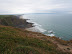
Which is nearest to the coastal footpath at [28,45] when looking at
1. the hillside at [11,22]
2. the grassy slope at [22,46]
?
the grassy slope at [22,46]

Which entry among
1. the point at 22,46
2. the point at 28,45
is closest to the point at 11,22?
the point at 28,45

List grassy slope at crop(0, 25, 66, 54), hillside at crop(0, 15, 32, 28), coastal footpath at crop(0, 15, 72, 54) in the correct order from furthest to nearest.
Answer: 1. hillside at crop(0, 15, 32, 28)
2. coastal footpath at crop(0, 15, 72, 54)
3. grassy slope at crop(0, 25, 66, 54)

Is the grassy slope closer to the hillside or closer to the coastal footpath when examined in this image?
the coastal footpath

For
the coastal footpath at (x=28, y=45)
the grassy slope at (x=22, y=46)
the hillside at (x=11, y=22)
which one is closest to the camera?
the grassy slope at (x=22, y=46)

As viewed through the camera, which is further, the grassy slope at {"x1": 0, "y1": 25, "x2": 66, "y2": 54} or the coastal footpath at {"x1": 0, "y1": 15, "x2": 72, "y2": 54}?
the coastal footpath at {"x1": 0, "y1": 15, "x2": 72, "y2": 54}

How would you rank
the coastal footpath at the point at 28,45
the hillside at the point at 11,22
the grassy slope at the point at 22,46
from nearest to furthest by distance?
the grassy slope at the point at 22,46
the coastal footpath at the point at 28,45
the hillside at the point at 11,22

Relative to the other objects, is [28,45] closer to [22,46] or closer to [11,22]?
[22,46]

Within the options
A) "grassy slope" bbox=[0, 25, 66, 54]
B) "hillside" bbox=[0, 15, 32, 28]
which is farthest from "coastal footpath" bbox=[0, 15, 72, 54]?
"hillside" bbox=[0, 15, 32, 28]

◆ ◆ ◆

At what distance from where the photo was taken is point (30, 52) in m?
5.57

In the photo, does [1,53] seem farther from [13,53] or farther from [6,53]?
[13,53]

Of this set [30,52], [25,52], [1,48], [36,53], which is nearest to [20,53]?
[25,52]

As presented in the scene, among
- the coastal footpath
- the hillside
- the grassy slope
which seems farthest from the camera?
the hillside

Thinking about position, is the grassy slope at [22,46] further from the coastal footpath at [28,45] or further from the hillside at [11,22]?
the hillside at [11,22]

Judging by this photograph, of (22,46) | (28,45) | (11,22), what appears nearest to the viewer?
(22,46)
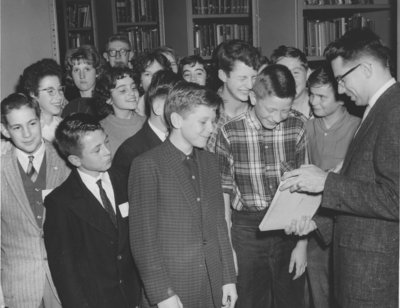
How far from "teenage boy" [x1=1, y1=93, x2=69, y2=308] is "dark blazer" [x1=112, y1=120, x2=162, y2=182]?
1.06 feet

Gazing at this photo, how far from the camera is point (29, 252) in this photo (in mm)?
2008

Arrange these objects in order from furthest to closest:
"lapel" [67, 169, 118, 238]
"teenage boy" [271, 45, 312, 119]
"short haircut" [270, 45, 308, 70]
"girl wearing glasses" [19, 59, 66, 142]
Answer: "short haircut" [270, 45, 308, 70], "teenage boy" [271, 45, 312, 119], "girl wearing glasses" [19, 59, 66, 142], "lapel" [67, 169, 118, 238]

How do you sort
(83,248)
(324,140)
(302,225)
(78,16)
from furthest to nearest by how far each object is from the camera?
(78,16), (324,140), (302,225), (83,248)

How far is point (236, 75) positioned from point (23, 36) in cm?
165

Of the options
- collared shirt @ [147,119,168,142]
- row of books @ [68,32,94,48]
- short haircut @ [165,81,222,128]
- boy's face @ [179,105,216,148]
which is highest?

◆ ◆ ◆

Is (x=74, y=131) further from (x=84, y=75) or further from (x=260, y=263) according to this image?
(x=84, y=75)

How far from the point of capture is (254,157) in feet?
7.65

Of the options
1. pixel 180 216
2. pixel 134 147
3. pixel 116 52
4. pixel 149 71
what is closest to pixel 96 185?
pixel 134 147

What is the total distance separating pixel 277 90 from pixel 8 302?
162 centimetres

◆ ◆ ◆

• WHAT YOU WILL DO:
Pick out and copy every line of the material above that contains the string "crop". Letter case must match.

• OUTPUT OF THE EXERCISE:
List grassy slope at crop(0, 25, 66, 54), hillside at crop(0, 15, 32, 28), coastal footpath at crop(0, 15, 72, 54) in the correct order from furthest to nearest.
Answer: 1. hillside at crop(0, 15, 32, 28)
2. coastal footpath at crop(0, 15, 72, 54)
3. grassy slope at crop(0, 25, 66, 54)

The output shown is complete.